Los más mesurados afirman que, lejos de la locura —pero seguramente presa de la megalomanía— Putin está pensando más en su legado que en las bajas y los costos económicos que supondría una guerra a gran escala con Ucrania.
“Hemos visto un cambio de Putin: del líder pragmático, racional y calculador de sus comienzos, a alguien que está buscando cada vez más su lugar en la historia; que se ve a sí mismo en una misión histórica para corregir las injusticias”, afirmó Neil Melvin, del centro de estudios RUSI en Londres a la agencia Reuters. A su juicio, “esto ha provocado un cambio en el cálculo de riesgos de Putin, en el que los costos a corto plazo de sus acciones resultan insignificantes comparados con la proyección histórica que pretende darles”.
Esta dramática situación plantea un interrogante suplementario: ¿quién participa en el proceso de toma de decisión en Rusia? La respuesta es simple, colegial o vertical, esa decisión termina siempre en un solo hombre, Vladimir Putin. Pero las capitales occidentales no son las únicas que navegan sin brújula cuando se trata de las intensiones del jefe del Kremlin. Sobre todo, porque el silencio es una de las armas tácticas de predilección para ese ex agente del KGB convertido en presidente.
También en Rusia, más allá de sus declaraciones y sus ultimatums, su funcionamiento intriga.
El modo de decisión de Vladimir Putin sería colegial, dicen algunos. Presidente reinante en el corazón del Kremlin y zar omnipresente en los clanes de intereses diversos, sería una suerte de equilibrista que busca un compromiso entre sus elites. Otros afirman que el método es más vertical: Putin consultaría solo a media docena de personas, un pequeño comité de allegados, sobre todo halcones salidos —como él— de los servicios de seguridad.

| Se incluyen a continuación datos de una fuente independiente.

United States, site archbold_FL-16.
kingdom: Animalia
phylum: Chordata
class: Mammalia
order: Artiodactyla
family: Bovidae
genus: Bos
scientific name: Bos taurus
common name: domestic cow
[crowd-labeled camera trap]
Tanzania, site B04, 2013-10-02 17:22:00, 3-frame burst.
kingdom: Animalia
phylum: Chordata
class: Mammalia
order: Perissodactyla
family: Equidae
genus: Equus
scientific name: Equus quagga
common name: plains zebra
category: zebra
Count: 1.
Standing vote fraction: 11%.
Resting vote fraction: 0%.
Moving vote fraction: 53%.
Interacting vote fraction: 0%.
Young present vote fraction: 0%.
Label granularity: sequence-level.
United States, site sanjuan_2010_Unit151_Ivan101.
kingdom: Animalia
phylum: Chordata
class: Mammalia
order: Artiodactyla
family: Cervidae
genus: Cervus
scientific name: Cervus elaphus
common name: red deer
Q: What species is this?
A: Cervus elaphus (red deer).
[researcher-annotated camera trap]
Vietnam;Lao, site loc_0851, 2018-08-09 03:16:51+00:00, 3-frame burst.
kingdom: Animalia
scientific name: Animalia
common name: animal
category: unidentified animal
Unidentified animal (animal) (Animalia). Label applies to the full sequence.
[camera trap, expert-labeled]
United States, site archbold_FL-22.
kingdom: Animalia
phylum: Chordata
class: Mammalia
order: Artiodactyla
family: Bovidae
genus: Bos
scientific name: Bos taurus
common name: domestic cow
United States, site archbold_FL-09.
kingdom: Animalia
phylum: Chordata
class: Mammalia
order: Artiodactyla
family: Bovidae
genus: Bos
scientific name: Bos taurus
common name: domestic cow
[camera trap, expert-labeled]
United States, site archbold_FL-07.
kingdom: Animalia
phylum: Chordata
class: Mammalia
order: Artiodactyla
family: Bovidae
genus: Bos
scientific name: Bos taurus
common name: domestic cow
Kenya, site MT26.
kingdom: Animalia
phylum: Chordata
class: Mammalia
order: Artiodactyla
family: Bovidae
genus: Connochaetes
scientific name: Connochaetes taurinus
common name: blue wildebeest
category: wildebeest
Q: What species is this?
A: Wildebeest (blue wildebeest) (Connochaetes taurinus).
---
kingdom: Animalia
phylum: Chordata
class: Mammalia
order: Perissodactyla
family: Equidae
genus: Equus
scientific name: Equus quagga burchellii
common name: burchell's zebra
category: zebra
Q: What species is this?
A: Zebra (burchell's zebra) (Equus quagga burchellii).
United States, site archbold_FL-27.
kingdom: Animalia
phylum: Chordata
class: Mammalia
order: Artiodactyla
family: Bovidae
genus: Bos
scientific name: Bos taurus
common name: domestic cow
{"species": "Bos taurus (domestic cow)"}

Por el momento, y a juzgar por la forma en que maltrató a todos los miembros de su Consejo de Seguridad el martes pasado— dos Seguei parecen ser irremplazables, fieles y operacionales en todo momento. Lavrov, el inamovible ministro de Relaciones Exteriores, a veces abierto, otras veces brutal, un día amable y el siguiente agresivo. El diplomático impresiona por su conocimiento y su memoria fotográfica, su talento y su resistencia. Lavrov conoce sus expedientes como nadie. Pero el canciller ruso habría visto su influencia disminuir ante el ascenso de aquellos que preconizan una radicalización en el discurso y en los hechos: ya que el divorcio ha sido pronunciado, Moscú debería abandonar las buenas maneras liberales y mostrarse abiertamente más ofensivo. Ante el avance de los belicistas, el ministro, defensor encarnizado del diálogo y la negociación, comenzó en los últimos días a mostrarse más impaciente, denunciando con sarcasmo “la histeria” de los occidentales y condenando “las amenazas que no llevan a nada”.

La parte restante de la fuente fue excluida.